In the beginning, the weekly meetings of the club took place in a cozy café where members were given their weekly or monthly allotment of cannabis. A few months after the club’s foundation, the first press reports were published and club president Rosaria Ricci remained confident about not being bothered by the prosecutor’s office. After all, their club was more strict than any coffeeshop in the city and operated without any profits. But in February 2015, the club received a letter from the public prosecutor’s office, which clearly excluded the social club model from toleration. The main reason behind the decision was that the number of five plants tolerated in the Netherlands was being exceeded. If the club continued to operate in public, it had to expect repressive measures. According to this announcement, the Tree of Life was forced to either dissolve or simply give up its common goal of community cultivation. But the members did not want to accept either outcome and decided to change their fundamental strategy. No longer satisfied with the club’s goal of effective toleration, their goal was to grow 100% legal cannabis.

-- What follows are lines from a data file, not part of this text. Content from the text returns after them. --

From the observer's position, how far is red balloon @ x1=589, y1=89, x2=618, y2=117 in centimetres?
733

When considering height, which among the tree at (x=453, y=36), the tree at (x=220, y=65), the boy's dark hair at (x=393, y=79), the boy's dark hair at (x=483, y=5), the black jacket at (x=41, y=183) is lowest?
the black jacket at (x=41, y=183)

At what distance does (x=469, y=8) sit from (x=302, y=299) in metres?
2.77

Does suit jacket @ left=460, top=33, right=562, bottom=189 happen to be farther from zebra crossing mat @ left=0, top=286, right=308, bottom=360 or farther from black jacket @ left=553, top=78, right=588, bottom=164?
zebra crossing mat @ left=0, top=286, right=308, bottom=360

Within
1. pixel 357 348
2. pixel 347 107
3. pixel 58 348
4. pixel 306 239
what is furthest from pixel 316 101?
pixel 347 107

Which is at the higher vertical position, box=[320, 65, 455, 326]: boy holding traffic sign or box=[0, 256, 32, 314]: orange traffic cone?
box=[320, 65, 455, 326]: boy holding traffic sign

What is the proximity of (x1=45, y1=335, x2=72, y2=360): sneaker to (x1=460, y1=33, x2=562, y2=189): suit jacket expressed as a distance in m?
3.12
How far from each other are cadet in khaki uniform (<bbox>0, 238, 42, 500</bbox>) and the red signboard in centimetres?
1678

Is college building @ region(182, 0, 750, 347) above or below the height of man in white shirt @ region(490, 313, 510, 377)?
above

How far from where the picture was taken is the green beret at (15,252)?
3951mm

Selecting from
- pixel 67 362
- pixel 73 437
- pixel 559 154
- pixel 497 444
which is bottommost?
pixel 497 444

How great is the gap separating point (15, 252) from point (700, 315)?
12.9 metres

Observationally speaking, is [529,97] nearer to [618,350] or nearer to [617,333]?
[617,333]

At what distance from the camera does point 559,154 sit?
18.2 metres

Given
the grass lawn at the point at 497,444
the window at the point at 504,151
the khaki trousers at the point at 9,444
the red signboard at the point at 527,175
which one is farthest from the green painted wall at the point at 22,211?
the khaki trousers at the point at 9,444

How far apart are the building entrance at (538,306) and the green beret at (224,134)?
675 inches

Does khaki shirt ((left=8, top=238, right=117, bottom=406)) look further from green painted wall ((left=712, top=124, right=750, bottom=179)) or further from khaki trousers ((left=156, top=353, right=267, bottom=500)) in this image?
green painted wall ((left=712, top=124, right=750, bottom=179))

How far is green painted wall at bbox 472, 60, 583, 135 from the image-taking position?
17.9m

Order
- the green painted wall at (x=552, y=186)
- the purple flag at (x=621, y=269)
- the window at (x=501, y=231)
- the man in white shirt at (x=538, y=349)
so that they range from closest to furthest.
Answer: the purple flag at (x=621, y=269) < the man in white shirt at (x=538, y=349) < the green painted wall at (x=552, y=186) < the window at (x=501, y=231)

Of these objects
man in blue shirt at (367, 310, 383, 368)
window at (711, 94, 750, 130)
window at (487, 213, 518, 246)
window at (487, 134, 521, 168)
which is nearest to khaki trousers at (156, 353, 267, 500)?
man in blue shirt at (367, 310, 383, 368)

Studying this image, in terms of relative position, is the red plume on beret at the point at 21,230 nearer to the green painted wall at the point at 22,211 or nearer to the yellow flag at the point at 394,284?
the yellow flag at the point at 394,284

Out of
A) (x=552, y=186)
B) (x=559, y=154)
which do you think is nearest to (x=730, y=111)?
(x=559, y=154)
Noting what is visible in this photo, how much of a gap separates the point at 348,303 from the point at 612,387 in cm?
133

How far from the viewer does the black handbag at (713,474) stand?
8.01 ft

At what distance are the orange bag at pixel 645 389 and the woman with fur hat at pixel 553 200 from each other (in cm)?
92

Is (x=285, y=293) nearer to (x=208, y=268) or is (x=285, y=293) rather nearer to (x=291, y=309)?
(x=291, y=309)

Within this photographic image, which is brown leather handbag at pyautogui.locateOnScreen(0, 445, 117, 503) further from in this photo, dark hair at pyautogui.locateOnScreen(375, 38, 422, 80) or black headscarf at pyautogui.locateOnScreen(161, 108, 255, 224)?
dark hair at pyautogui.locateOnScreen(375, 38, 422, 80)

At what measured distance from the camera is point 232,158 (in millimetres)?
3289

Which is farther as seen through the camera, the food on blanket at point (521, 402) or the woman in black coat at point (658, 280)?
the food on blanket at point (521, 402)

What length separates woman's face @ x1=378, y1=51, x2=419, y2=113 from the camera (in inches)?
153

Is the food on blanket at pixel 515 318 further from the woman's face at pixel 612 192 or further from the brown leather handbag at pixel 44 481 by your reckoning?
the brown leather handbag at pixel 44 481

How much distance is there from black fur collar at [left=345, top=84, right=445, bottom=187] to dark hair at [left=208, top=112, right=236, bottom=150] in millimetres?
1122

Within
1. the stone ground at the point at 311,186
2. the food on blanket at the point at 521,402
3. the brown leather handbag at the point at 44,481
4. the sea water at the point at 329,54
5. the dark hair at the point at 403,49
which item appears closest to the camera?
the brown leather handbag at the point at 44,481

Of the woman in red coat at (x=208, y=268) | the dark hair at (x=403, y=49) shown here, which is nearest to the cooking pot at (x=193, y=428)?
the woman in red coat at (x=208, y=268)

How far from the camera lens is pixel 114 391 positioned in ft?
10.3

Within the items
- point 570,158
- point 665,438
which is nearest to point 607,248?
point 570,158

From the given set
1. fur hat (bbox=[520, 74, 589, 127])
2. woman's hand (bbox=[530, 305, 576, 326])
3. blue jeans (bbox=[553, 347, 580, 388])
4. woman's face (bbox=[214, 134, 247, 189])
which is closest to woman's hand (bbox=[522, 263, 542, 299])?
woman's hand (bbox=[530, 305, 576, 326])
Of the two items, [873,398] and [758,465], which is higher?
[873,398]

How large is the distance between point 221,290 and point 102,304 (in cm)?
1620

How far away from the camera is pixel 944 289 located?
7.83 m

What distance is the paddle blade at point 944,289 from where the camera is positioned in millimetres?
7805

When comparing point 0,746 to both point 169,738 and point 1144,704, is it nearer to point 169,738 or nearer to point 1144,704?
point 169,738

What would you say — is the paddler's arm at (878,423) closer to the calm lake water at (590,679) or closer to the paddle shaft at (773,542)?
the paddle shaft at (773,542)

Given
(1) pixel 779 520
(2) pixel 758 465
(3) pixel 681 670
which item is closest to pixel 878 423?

Solid Scientific Background
The Amsterdam Social Club decided to develop a scientific research program on the effects of controlled growing on responsible adult cannabis users. This program enables consumers to rely on accurate information about the growing process, the quality, as well as the chemistry of the cannabis, which will be produced exclusively for the members of the association. “We are also excited to do research on strains and on how we can better classify them based on the chemical analysis and based on members feedback,” the club’s president Rosaria Ricci told Marijuana.com. The research plan was set up in cooperation with the University of Amsterdam (UvA, Institute of Criminology) and the Amsterdam Medical Centre (AMC). Finally, the application for scientific research based on a special exemption from the Dutch Opium Law by the ministry of Public Health was issued at the beginning of July.
“It is important to stress the impact that our experiment could have in other European countries, if successful. It would be a legal alternative to other models still operating in a gray area, like coffeeshops or other Spanish, Belgian cannabis Social Clubs,“ Ricci explained. “We, as Tree of Life, have probably chosen the most difficult way, but this way would make it possible to operate according to high quality standards from the very beginning and give the guarantee of product quality to our members.“
Whether or not it will succeed is still quite uncertain. Despite the fact that cannabis policy is officially a health item in the Netherlands, basic decisions about cannabis policies are still being drawn by the Dutch Ministry of Justice, and not the Dutch Ministry of Health.